Mammalian brain substrates of aversive classical conditioning.

D G Lavond1, J J Kim, R F Thompson.   

Abstract

In this review, we have examined recent studies that have successfully identified neural circuits necessary for nonspecific and specific conditioned responses. This success is due in large part to the advantages of the classical conditioning paradigm for controlling stimuli and responses. Clearly, this research does not attempt to account for all forms of memory. The power of this approach is demonstrated by the distinction between essential and nonessential memory traces or engrams. Essential memory traces represent the circuitry responsible for forming the association in classical conditioning. Nonessential memory traces do not represent the essential association, but they are important for facilitating, adapting, and modifying the final performance of the learned behavior.
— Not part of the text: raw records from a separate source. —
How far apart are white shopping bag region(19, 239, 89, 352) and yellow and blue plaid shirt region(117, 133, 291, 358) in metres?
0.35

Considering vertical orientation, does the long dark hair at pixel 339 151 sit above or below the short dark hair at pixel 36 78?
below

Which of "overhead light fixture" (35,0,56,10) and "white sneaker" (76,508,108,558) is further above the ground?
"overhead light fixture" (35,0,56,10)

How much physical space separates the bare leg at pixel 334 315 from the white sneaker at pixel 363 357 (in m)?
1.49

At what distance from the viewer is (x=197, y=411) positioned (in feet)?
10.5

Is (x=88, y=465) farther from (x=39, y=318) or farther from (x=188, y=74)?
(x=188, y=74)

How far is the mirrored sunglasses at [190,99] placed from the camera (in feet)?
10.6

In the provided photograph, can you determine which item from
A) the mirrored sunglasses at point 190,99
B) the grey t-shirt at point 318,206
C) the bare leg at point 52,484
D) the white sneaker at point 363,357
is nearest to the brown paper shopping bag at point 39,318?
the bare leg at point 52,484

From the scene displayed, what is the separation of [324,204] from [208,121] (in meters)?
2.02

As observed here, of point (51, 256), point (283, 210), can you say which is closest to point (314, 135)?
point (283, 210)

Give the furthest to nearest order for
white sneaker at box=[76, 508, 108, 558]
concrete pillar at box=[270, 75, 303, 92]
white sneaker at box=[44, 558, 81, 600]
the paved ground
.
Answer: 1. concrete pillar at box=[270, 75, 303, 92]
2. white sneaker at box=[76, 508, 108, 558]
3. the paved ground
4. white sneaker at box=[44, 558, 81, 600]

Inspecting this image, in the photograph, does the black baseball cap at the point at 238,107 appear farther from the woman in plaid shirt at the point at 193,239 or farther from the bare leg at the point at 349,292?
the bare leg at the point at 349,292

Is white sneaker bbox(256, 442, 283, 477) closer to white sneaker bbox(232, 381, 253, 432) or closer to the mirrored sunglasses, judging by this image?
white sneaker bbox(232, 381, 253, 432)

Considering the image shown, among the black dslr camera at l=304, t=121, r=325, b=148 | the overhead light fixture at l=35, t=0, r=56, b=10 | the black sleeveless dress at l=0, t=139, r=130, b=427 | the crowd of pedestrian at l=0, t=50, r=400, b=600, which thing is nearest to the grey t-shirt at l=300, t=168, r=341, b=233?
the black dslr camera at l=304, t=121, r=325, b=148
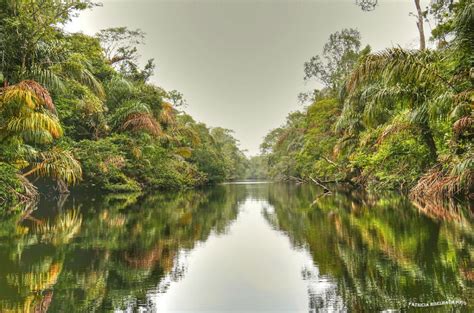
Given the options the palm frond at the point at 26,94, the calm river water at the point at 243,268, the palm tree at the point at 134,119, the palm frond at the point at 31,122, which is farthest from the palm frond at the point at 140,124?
the calm river water at the point at 243,268

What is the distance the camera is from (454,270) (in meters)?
4.36

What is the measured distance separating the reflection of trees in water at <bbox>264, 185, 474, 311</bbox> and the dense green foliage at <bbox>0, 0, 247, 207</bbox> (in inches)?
329

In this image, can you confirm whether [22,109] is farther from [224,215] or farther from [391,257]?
[391,257]

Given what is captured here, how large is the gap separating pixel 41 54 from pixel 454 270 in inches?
512

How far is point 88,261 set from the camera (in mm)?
5336

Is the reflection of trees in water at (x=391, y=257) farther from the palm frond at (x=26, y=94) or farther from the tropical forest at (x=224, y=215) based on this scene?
the palm frond at (x=26, y=94)

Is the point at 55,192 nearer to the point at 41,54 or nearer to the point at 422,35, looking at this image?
the point at 41,54

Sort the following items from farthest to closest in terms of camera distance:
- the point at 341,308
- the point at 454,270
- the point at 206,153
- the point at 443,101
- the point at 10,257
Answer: the point at 206,153, the point at 443,101, the point at 10,257, the point at 454,270, the point at 341,308

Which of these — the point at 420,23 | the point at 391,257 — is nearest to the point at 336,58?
the point at 420,23

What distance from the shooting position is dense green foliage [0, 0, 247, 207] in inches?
495

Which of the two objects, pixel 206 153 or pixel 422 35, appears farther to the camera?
pixel 206 153

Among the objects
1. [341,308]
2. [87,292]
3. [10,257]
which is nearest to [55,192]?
[10,257]

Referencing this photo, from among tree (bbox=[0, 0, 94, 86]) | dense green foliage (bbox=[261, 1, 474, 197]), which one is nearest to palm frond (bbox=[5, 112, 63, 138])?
tree (bbox=[0, 0, 94, 86])

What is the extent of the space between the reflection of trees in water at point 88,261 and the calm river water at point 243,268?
0.04 feet
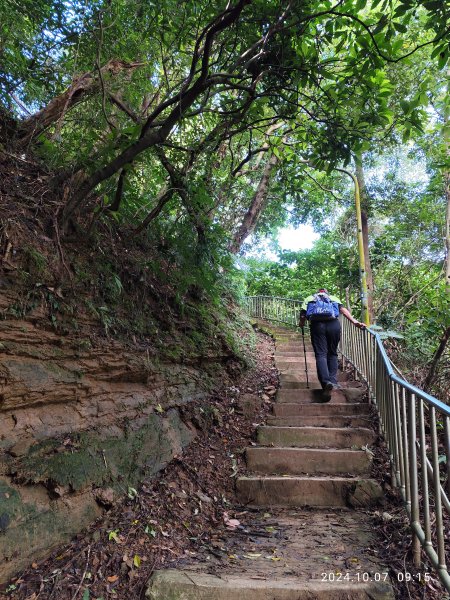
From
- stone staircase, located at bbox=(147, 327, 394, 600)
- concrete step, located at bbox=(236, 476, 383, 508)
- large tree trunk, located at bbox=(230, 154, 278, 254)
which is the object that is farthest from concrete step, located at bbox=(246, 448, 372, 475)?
large tree trunk, located at bbox=(230, 154, 278, 254)

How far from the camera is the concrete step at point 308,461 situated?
3672 millimetres

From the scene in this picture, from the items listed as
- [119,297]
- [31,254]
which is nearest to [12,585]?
[31,254]

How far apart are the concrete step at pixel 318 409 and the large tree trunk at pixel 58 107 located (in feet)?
14.1

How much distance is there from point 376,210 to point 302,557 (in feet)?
36.9

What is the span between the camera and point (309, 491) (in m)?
3.37

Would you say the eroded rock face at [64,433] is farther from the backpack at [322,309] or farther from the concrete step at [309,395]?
the backpack at [322,309]

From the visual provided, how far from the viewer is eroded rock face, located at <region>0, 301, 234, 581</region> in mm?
2309

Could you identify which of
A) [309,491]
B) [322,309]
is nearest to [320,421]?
[309,491]

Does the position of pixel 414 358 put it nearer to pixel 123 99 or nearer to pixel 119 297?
pixel 119 297

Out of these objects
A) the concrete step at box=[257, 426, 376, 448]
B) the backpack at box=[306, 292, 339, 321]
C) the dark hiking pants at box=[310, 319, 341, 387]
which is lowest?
the concrete step at box=[257, 426, 376, 448]

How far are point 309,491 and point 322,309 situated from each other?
264 centimetres

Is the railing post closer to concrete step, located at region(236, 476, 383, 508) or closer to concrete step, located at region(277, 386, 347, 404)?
concrete step, located at region(236, 476, 383, 508)

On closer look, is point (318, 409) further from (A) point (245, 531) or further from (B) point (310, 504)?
(A) point (245, 531)

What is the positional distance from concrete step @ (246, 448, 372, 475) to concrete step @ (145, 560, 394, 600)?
58.6 inches
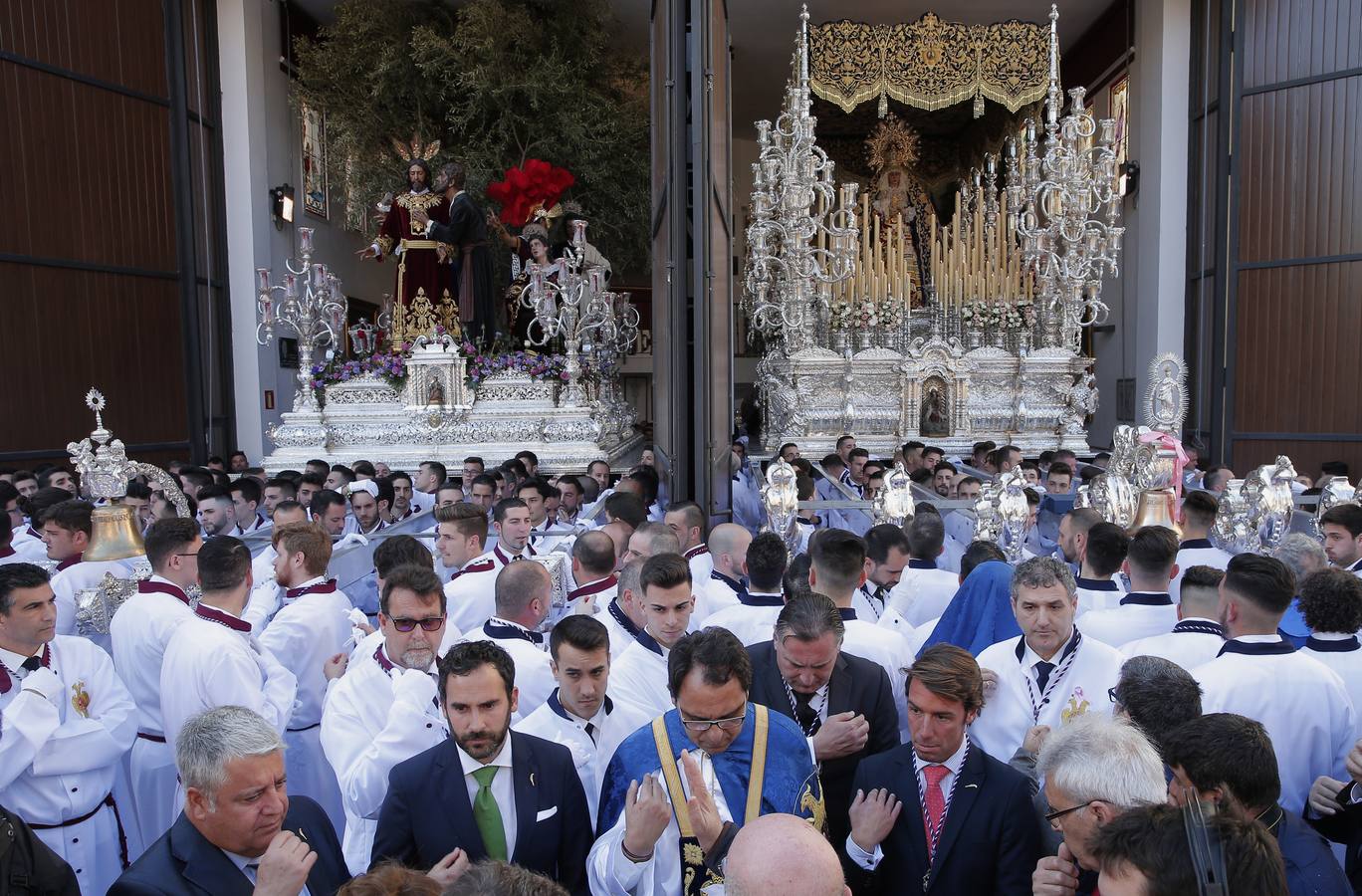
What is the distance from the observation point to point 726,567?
4.59 meters

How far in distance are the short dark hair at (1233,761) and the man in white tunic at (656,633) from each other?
1.65 m

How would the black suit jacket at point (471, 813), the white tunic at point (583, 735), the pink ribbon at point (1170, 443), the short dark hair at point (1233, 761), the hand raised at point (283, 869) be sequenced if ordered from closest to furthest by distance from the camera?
the hand raised at point (283, 869)
the short dark hair at point (1233, 761)
the black suit jacket at point (471, 813)
the white tunic at point (583, 735)
the pink ribbon at point (1170, 443)

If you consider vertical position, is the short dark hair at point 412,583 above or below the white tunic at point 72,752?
above

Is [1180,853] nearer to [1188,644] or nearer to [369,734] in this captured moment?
[1188,644]

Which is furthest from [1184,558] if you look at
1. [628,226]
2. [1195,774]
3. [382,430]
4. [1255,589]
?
[628,226]

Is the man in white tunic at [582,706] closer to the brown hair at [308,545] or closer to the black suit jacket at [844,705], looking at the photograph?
the black suit jacket at [844,705]

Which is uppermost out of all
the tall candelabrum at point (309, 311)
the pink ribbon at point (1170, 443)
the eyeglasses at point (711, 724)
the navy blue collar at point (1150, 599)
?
the tall candelabrum at point (309, 311)

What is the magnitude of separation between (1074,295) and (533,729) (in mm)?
11862

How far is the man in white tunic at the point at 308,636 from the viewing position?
4031 millimetres

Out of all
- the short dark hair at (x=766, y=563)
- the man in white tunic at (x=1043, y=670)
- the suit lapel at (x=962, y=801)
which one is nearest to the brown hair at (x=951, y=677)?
the suit lapel at (x=962, y=801)

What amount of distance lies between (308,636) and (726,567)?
186 centimetres

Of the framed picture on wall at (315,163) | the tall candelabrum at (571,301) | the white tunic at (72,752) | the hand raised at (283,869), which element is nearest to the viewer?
the hand raised at (283,869)

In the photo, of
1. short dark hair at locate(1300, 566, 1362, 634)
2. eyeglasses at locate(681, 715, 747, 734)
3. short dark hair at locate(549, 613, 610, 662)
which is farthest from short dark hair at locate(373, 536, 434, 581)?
short dark hair at locate(1300, 566, 1362, 634)

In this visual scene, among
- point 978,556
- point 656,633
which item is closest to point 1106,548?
point 978,556
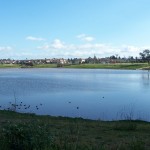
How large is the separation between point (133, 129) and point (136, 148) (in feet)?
23.4

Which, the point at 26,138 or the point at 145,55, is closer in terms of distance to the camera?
the point at 26,138

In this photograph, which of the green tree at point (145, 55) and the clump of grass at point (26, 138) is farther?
the green tree at point (145, 55)

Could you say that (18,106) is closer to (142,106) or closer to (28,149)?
(142,106)

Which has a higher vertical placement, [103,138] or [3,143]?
[3,143]

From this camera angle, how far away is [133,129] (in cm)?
1512

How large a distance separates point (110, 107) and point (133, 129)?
45.4 feet

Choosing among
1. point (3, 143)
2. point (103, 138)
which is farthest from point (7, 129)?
point (103, 138)

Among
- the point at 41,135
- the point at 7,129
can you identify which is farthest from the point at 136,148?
the point at 7,129

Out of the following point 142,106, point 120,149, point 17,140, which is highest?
point 17,140

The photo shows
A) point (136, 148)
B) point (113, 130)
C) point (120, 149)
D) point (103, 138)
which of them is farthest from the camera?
point (113, 130)

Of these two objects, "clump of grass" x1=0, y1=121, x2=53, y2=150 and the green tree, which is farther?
the green tree

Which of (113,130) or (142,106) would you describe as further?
(142,106)

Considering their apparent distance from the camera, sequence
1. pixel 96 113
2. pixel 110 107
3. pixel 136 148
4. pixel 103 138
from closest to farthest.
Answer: pixel 136 148 → pixel 103 138 → pixel 96 113 → pixel 110 107

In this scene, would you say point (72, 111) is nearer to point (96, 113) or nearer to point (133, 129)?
point (96, 113)
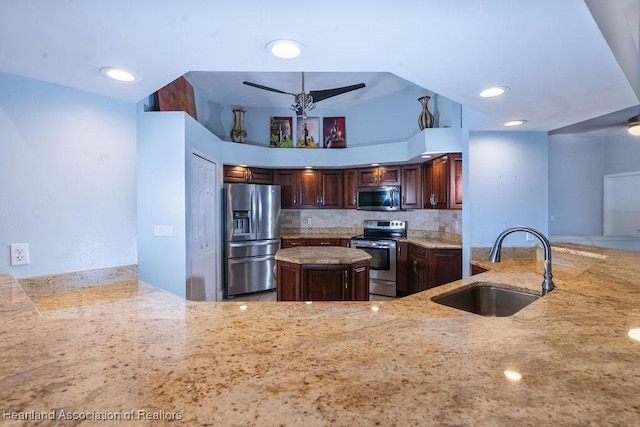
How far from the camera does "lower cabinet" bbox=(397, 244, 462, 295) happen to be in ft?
12.0

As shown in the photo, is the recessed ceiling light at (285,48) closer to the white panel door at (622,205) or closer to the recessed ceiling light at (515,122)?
the recessed ceiling light at (515,122)

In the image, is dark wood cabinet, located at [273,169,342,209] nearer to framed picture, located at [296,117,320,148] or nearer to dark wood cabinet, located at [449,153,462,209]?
framed picture, located at [296,117,320,148]

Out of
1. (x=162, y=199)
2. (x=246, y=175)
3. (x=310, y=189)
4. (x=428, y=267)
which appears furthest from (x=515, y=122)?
(x=246, y=175)

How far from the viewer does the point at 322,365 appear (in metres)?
0.72

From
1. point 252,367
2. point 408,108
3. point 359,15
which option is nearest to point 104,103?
point 359,15

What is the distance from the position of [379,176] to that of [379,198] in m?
0.35

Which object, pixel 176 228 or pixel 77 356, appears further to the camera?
pixel 176 228

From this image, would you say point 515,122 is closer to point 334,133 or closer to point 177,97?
point 334,133

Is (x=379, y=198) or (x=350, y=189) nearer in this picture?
(x=379, y=198)

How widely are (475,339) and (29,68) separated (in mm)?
2269

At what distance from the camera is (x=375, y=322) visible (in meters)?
1.03

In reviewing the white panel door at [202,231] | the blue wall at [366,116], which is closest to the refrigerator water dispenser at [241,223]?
the white panel door at [202,231]

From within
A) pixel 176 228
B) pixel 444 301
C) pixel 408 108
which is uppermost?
pixel 408 108

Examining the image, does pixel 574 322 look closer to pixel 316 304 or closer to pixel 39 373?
pixel 316 304
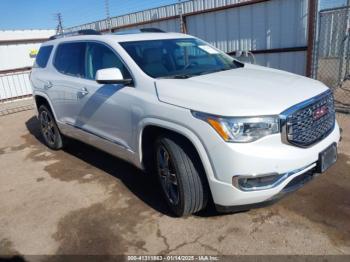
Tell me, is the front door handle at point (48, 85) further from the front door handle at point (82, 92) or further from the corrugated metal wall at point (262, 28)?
the corrugated metal wall at point (262, 28)

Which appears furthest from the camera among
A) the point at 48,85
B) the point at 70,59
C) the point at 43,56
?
the point at 43,56

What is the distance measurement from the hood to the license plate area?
0.52 m

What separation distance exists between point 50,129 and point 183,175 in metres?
3.58

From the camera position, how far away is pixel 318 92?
3.11 metres

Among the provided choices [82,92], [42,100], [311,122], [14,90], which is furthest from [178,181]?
[14,90]

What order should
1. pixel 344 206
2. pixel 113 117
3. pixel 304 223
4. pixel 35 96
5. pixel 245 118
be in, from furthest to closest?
pixel 35 96, pixel 113 117, pixel 344 206, pixel 304 223, pixel 245 118

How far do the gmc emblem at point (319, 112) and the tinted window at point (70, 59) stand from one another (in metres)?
2.91

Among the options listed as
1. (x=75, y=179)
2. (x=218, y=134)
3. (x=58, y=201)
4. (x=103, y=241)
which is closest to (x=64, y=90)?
(x=75, y=179)

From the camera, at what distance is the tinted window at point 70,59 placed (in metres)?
4.50

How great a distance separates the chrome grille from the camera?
2.74m

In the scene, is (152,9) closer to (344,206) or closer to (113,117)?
(113,117)

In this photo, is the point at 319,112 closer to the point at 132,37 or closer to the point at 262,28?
the point at 132,37

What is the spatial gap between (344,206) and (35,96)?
4955 millimetres

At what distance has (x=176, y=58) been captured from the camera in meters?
3.94
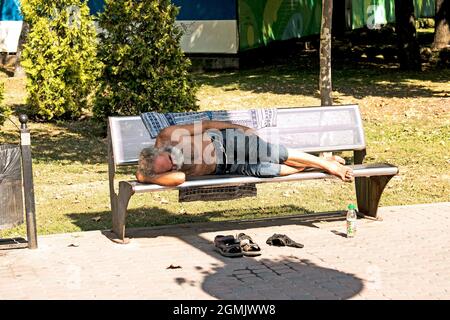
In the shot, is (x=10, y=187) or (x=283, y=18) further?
(x=283, y=18)

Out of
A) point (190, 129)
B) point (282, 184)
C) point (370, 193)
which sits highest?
point (190, 129)

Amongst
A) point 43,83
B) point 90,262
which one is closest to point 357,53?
point 43,83

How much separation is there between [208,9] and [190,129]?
15.5 m

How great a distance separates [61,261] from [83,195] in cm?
294

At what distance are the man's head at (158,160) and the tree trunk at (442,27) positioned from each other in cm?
1742

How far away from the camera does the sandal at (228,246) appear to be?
7.77 meters

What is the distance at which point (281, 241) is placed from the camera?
8.11 m

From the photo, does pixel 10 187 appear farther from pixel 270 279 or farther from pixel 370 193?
pixel 370 193

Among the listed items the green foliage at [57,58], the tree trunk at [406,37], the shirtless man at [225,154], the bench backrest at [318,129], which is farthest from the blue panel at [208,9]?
the shirtless man at [225,154]

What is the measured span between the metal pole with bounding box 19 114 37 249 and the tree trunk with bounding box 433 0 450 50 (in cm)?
1821

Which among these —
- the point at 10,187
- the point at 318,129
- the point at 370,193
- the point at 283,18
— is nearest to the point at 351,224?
the point at 370,193

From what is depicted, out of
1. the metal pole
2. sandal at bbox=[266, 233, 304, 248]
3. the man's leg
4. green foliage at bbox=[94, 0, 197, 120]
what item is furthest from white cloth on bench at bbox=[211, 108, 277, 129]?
green foliage at bbox=[94, 0, 197, 120]

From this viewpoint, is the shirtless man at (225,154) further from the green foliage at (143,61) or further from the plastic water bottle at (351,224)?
the green foliage at (143,61)

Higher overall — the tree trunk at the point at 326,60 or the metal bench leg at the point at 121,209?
the tree trunk at the point at 326,60
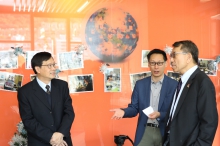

The search for the engram for any learned behavior has been viewed with skepticism by some investigators who quote Karl Lashley: "This series of experiments has yielded a good bit of information about what and where the memory is not. It has discovered nothing directly of the real nature of the engram" (1950, pp. 477-78). However, these authors neglect to quote Lashley fully, for even he was less pessimistic about that search than in normally recognized. He continued, "I sometimes feel, in reviewing the evidence on the localization of the memory trace, that the necessary conclusion is that learning just is not possible. It is difficult to conceive of a mechanism which can satisfy the conditions set for it. Nevertheless, in spite of such evidence against it, learning does sometimes occur" (1950, pp. 477-78, emphasis added). Learning does indeed occur, and its neurobiological substrates can be localized.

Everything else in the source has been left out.